Assessment of heterogeneity

We used the I² statistic to measure heterogeneity among the studies in each analysis. If we identified substantial heterogeneity, we reported this and explored possible causes by conducting prespecified subgroup analysis. 

Assessment of reporting biases

We were not able to pool more than 10 studies, so we could not create and examine a funnel plot to explore possible small study and publication biases.

Data synthesis

We used a random‐effects model and performed a sensitivity analysis based on a fixed‐effect model.

Subgroup analysis and investigation of heterogeneity

We planned the following subgroup analyses for primary outcomes.

1. Group versus one‐to‐one interventions.

2. Person delivering the intervention (e.g. peer supported by an adolescent vs lay led by an adult).

3. Face‐to‐face versus remotely delivered interventions (e.g. over the Internet, by telephone).

We used the formal test for subgroup interactions provided in RevMan (RevMan 2014).

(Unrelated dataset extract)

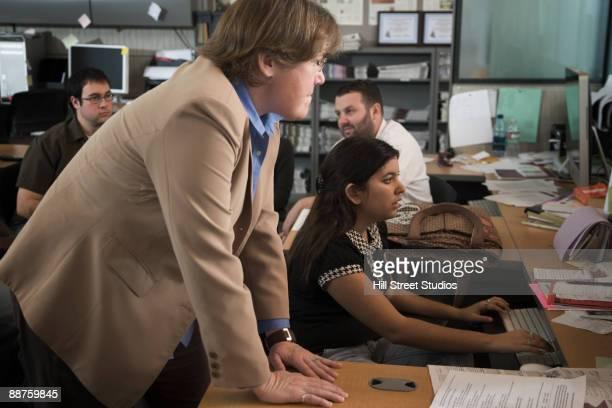 Teacher helping journalism student in classroom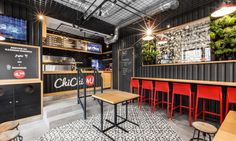mode:lina transformed a shipping container into a chic burger cafe called ChiChi 4U in Poznan, Poland.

We did not intend to conduct a formal subgroup analysis on the basis of age unless studies used age criteria that do not overlap (e.g. 10 to 14 years of age and 15 to 19 years of age). Studies may recruit adolescents from a range of ages that would not fit predefined arbitrary categories.

We presented key characteristics of study populations and interventions in an additional table to display other potential sources of heterogeneity that could not be easily assessed in subgroups (Table 1), and we described key characteristics in the review text (e.g. mean age, healthcare setting, measures of asthma severity, frequency and duration of sessions, baseline social support).

Sensitivity analysis

We planned the following sensitivity analyses by removing the following from the primary analyses.

1. Studies at high risk of selection bias (judgement of high risk for either of the selection bias domains).

2. Unpublished data (provided by study authors or derived from non‐peer‐reviewed sources such as conference abstracts).

3. Studies that include a subset of ineligible participants (e.g. those younger or older than the predefined population).